Welcome to the world little guy! Baby D has been in my arms for 11 weeks, I can hardly believe it. Enough time has passed that I can look back at our path and see that even though his arrival was no where what I had planned it’s okay. I know that I can not be the only mom out there that doesn’t have the birth story she anticipated so I thought I would share ours.
You hear most people say that first babies come late, I knew pretty early on that my little guy would be here early or right on time. It never crossed my mind that he would take his time making his appearance. My due date was on Saturday May 31st and on Tuesday the 27th I went in for my weekly appointment. I thought it might be the day so before leaving the house I had packed my hospital bag in the car just in case. The Mister had been called into work the night before and was getting ready to get off work as I headed to my appointment. Sure enough I was ready to go and I headed over to the hospital.
My plan all along had been to have a natural delivery. I wanted to avoid an epidural, no pitocin, I wanted to breastfeed right away, I wanted time with my husband and son to bond as a new family unit.

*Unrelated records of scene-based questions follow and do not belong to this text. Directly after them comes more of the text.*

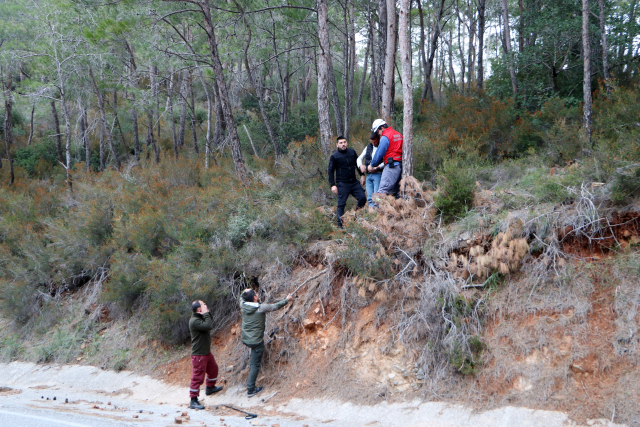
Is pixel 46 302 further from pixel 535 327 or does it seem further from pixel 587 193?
pixel 587 193

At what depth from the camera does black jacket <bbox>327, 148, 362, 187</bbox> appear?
8398 mm

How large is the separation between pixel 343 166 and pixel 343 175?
176 mm

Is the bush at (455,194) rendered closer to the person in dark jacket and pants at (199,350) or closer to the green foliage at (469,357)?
the green foliage at (469,357)

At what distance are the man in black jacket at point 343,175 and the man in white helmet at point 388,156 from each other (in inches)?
17.7

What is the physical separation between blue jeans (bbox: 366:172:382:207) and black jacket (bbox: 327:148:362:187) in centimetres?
34

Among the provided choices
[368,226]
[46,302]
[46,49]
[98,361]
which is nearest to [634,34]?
[368,226]

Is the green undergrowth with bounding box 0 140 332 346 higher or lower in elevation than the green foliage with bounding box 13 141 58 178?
lower

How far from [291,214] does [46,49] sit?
14676 mm

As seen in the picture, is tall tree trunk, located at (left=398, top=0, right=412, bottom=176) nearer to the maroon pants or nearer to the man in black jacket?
the man in black jacket

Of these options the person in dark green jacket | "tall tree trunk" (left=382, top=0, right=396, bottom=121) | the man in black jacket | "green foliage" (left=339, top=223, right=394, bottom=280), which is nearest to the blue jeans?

My labor started at 9:30 on Tuesday morning and progressed all day. in the early hours of Wednesday morning I reached a stalling point. I was swelling and unable to progress from a 9 to a 10 to be fully dilated. I was stressed and tired. My parents had arrived earlier that day and friends were with us as support too. At 3 am on Wednesday I decided that I needed a break and agreed to an epidural. The Mister and I were able to rest for an entire hour. When we woke up it was time to start pushing. I pushed for 2 hours, yes 2 hours before my dr decided it was time for a little pitocin. Once the Pitocin was started I pushed for 2 more hours. I was exhausted, The Mister had been awake for almost 60 hours straight. When our Dr suggested we use the vacuum and get our little guy out in “3 more pushes,” I looked to my husband for the okay. He told me it was my choice, he supported my decision.

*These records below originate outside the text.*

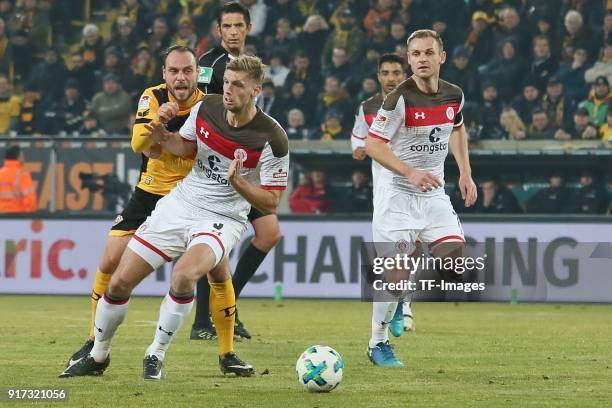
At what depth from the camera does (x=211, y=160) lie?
8094mm

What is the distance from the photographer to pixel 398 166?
351 inches

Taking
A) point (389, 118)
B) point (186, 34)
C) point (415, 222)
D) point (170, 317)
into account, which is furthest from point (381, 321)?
point (186, 34)

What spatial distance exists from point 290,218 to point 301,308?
1.67 m

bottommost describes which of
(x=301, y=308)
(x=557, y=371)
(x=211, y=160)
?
(x=301, y=308)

We agreed to the vacuum. Our first attempt failed and the vacuum came off. On the second attempt the vacuum lost suction and came off. This time our little guy moved back up the birth canal. Our Dr looked at us and told us that this was my body saying it was time for a c-section. This was the worse thing I could have imagined. I was destroyed and started crying. I had tried so hard. I had endured 26 hours of labor, 4 hours of pushing. We attended birthing classes, I read all of books. Why was this happening?
In the end our little guy made his debut on Wednesday May 28th 2014 at 11:26 am via c-section. I remember my husband showing him to me and then I began having pain while being sutured close. The next thing I remember I was being placed under general anesthesia. I awoke a few hours later, groggy and shaking.

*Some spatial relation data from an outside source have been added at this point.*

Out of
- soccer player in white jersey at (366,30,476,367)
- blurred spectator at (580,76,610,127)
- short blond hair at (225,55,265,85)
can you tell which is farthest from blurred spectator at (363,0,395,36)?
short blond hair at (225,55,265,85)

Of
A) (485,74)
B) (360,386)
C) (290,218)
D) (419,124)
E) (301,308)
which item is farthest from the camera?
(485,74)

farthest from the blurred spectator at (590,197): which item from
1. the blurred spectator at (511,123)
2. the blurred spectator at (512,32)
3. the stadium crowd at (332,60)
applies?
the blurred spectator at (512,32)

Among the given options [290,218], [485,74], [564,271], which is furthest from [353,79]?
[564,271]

We had issues with breastfeeding from the beginning and had to seek help from a lactation consultant after going home. Today we are doing great, breast feeding like a champ.
Our birth story is not what we planned for or even something I could have anticipated. Baby D is healthy and happy, what more could a momma ask for. I’ve gotten over the disappointment of things not going my way, the feeling of failure. I know that I can’t be the only woman out there to feel to have this experience.
Is your birth story unique, did things go as planned or in another direction all together?